Unless you’ve taken a deep dive into the world of banking and finance, there is a good chance you’re not that familiar with the term APR. Even though you might be somewhat well-versed with other financial terms and even though you might have even come across the concept, APR is not a widely-used term in Sri Lanka, unlike in other countries. APR is commonly found in conjunction with credit cards, vehicle leases, mortgages and other types of credit facilities. Many people who know APR to be the cost of borrowing money tend to confuse APR with the interest rate of a loan. However, APR and interest rates are not the same.
Let’s take a look at everything you need to know about APR and why it is important to be mindful about it.
What is APR?
APR is the commonly-known acronym for “Annual Percentage Rate” which is basically the total cost (as an annual percentage) incurred when someone borrows money i.e. also can be said the cost of a loan.
Too many people assume that the only cost of taking a loan or using a credit card is the interest rate applicable, which is incorrect. APR is a superior measurement of the cost of credit as APR not only takes into consideration the interest rate, but also the service charges, lender’s fees, and any and all other costs applicable, which makes APR the best way of comparing different credit facilities offered by lenders.

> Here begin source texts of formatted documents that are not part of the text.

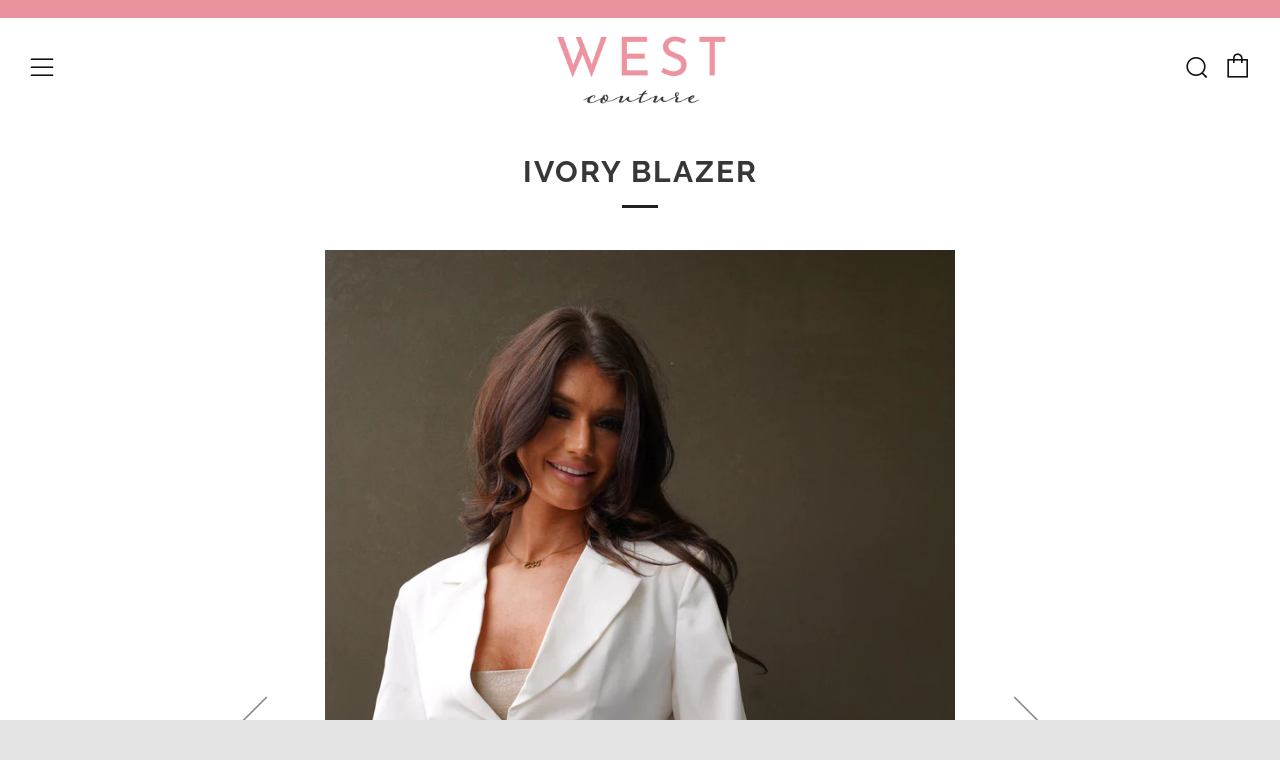

--- FILE ---
content_type: text/javascript
request_url: https://westcoutureboutique.com/cdn/shop/t/2/assets/custom.js?v=152733329445290166911560194387
body_size: -704
content:
//# sourceMappingURL=/cdn/shop/t/2/assets/custom.js.map?v=152733329445290166911560194387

APR will always be equal to or greater than the interest rate.
Why is APR important to me?
Comparing different lines of credit simply by their interest rates isi no longer feasible when calculating the cost of credit. Different lenders market their loans in various ways using a variety of gimmicks - credit card companies boast about monthly interests, some payday loan providers like OnCredit.lk use fixed rates and some credit facilities break down their annual interest rates into monthly values. This makes it very difficult for a layperson to compare just how much more expensive one type of loan is compared to another. Furthermore, even though one loan’s annual interest rate is apparently lower than another’s, the additional costs involved (late payment fees, annual fees, service charges etc.) could actually make it the more expensive option.
Simply put, APR is the best way of knowing which credit facility is the cheapest for the borrower, purely from a financial point of view.
How do I calculate the APR of a credit facility?
While in certain countries, regulation compels financial institutions to reveal the annual percentage rate (APR) of their credit facilities prior to signing any agreement, it is not so black and white in Sri Lanka.
The APR Formula
However, as a rule of thumb, APR can be calculated using the following formula:
Source: https://www.investopedia.com/terms/a/apr.asp
As seen in the above formula, APR makes it possible to compare various types of interest rates by bringing them all to one level e.g. daily interest rates, monthly interest rates, annual interest rates, flat fees etc. However, APR calculation is made a bit more complicated as lenders tend to apply and forego certain charges at their discretion which means that one credit facility can have different APRs for different customers. Therefore, it is important not to take another person’s APR calculations as the charges applicable for you might be different (for instance, the benefits offered to a person with excellent credit are far better than the limited options available for someone with poor credit)
Types of APR
APR varies not just across different types of credit facilities (e.g. loans, credit cards etc.) but also for each service offered within that credit facility, therefore the APR calculations must be done accordingly. Credit cards are a great example of how one credit facility can have different APRs.
Annual Percentage Rates of Credit Cards
When calculating the APRs of credit cards, it is important to know that different activities using your credit card tend to have different costs associated with it. For example, the cost of simply making purchases with your credit card will be different to the cost of withdrawing cash using your credit card (for which much higher service charges apply). Furthermore, balance transfers are priced differently and introductory offers need to be taken into consideration too (many credit card salespeople offer to waive off the first year’s annual fee).
Limitations of APR
While APR is a holistic way of calculating the annual cost of loans and borrowing money, it has many limitations. It isn’t always accurate and might predict a lower value than the actual cost incurred. APR calculation is also not recommended for floating interest loans.
When comparing various types of credit facilities, you simply can’t rely purely on interest rates. APR is a good indicator of the total cost, but again, it does not take into consideration other non-financial perks offered by lenders. While it is by no means a perfect tool, it provides a solid framework to use when selecting the cheapest credit facility for you.